## Extracted text
▬▬▬▬▬▬▬▬▬▬

Assumptions before we start:

  • You have stopped NAV 3 and installed NAV 4.

  • You have installed and configured Graphite according to Integrating Graphite with NAV.

  • py-rrdtool must still be installed on the NAV server, as well as whisper.

  • You have NOT started NAV 4.

On the NAV server, run this program:

migrate_to_whisper.py <PATH>

where PATH is the directory where your whisper file hierarchy will be placed.

  • If your Graphite Carbon backend runs on the same server as NAV, this can point directly to its whisper storage directory (most commonly /opt/graphite/storage/whisper/).

  • If not, specify a temporary directory and move the files to your Carbon server afterwards.

When conversion is complete and the Whisper files are on the target server, ensure they are readable/writable by the user that runs the Carbon daemon (e.g. chmod -R graphite:graphite /opt/graphite/storage/whisper/nav).

▬▬▬▬▬▬▬▬▬▬

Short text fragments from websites

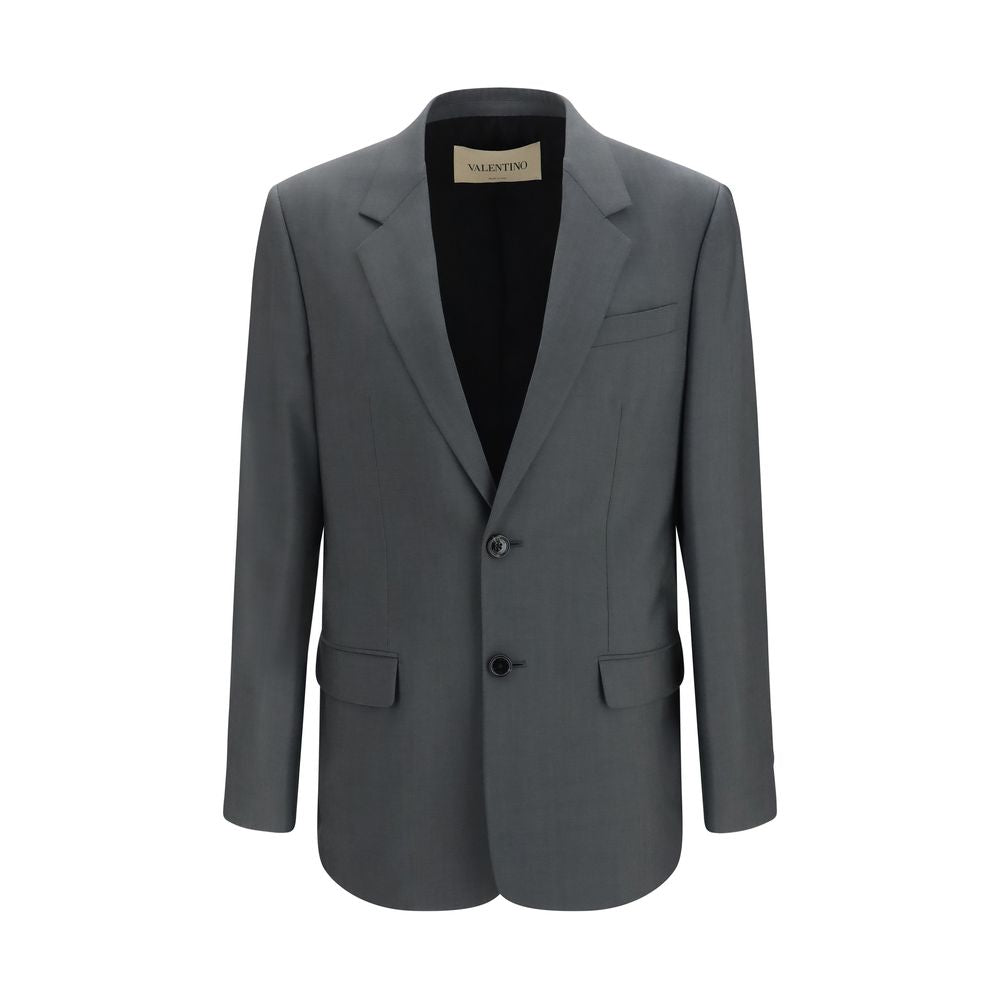 Discover the Valentino Gray Wool Oves Aries Jacket, a masterpiece of 84% Merino Wool and 16% Mohair, embodying timeless elegance and refined craftsmanship for the discerning individual.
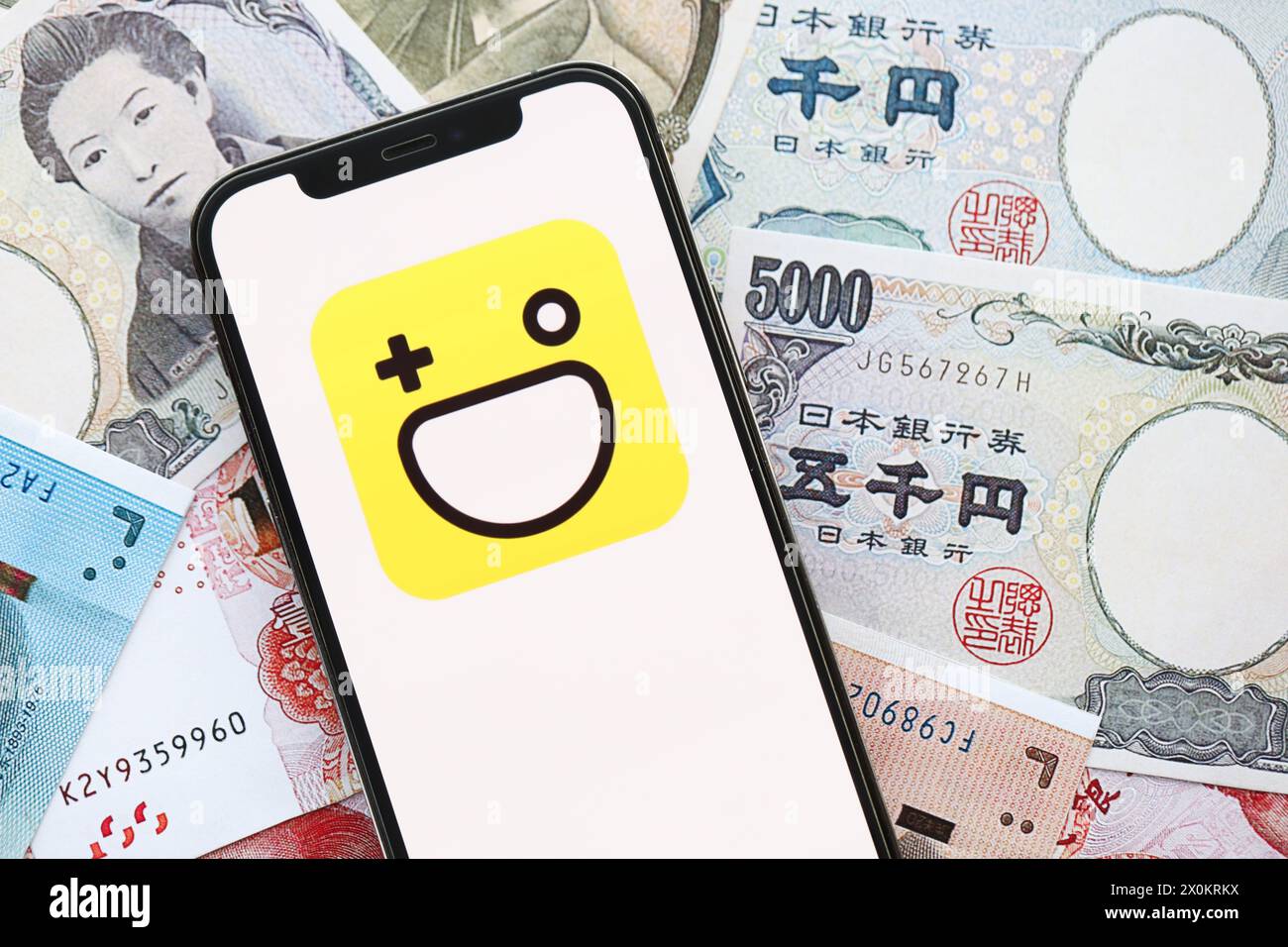 KIEV, UCRAINA - 1 APRILE 2024 icona Hago sullo schermo dello smartphone su molte banconote asiatiche. Display iPhone con logo app con banconote in yen giapponesi e yuan cinesi Foto Stock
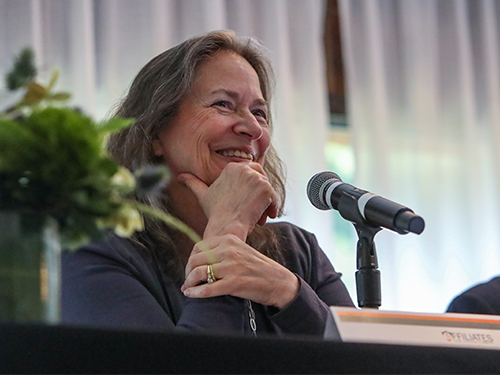Woman speaker smiling.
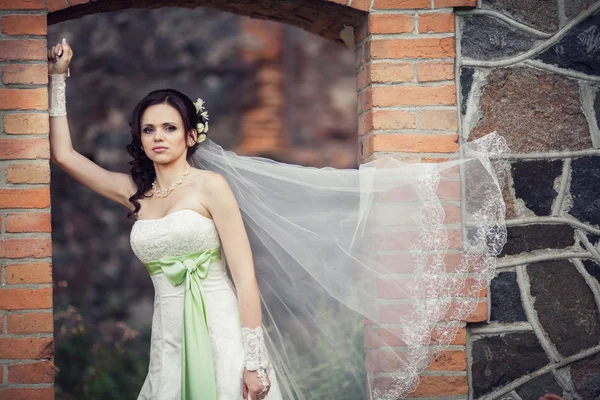 Casamento. noiva abraçando contra o pano de fundo de um edifício antigo — Fotografia de Stock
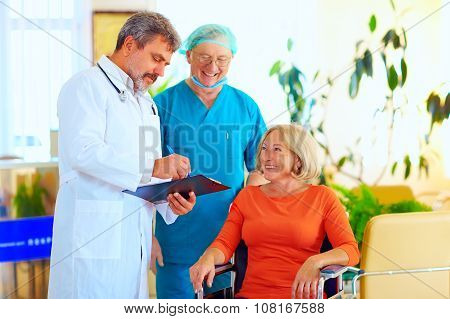 Happy Doctor And Surgeon Consulting Patient About Treatment Before Discharging From Hospital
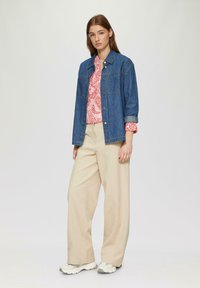 Een spijkerjack over een rood-wit gestreepte blouse, gecombineerd met beige wijde broek en lichtgrijze sneakers. Eenvoudige, casual outfit.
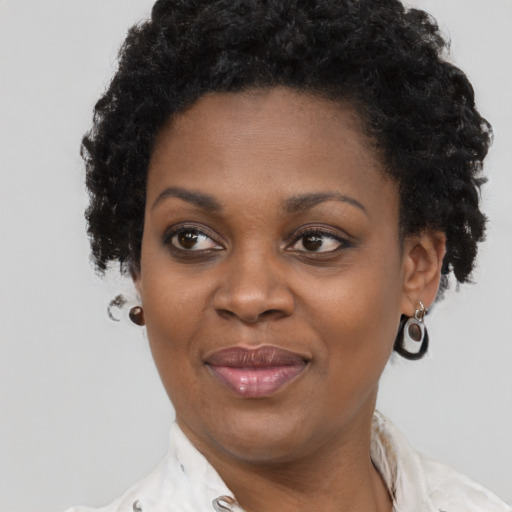 Joyful black young-adult female with short  black hair and brown eyes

▬▬▬▬▬▬▬▬▬▬

## What to do
• a. Could you duplicate the part of the NAV-to-Whisper migration instructions that opens with the words containing "where PATH is" and closes with "Carbon server afterwards."?
• b. What comes next in the NAV-to-Whisper migration instructions after their final sentence? Write that next part.

## Answer section
• a.
where PATH is the directory where your whisper file hierarchy will be placed.

  • If your Graphite Carbon backend runs on the same server as NAV, this can point directly to its whisper storage directory (most commonly /opt/graphite/storage/whisper/).

  • If not, specify a temporary directory and move the files to your Carbon server afterwards.

• b.
Runtime considerations

Conversion may take a long time to complete, depending on the amount of data you have to convert. We have only one data point so far:

On a reasonably modern computer (Intel i7 Quad core with 8GB RAM, an SSD and a 64-bit OS), converting 2512 RRD files to Whisper took approximately 19 minutes. This is from a small NAV installation with only 39 monitored IP devices and 108 monitored subnet prefixes on 63 VLANs.

Converting while NAV 4 is running

If you start NAV 4 before proceeding with the RRD conversion, NAV will begin to send metrics to Graphite; the Whisper files the conversion tool wants to produce will therefore already exist in Carbon’s storage directory.

Any Whisper files that already exist will not be overwritten by the conversion tool, but they will be updated with old data from the RRD file (aka. “backfilling”). You may think this will help you avoid downtime data gaps in your resulting graphs, but because of the precision mismatches detailed in the Data archives section, you may get multiple gaps in older data instead.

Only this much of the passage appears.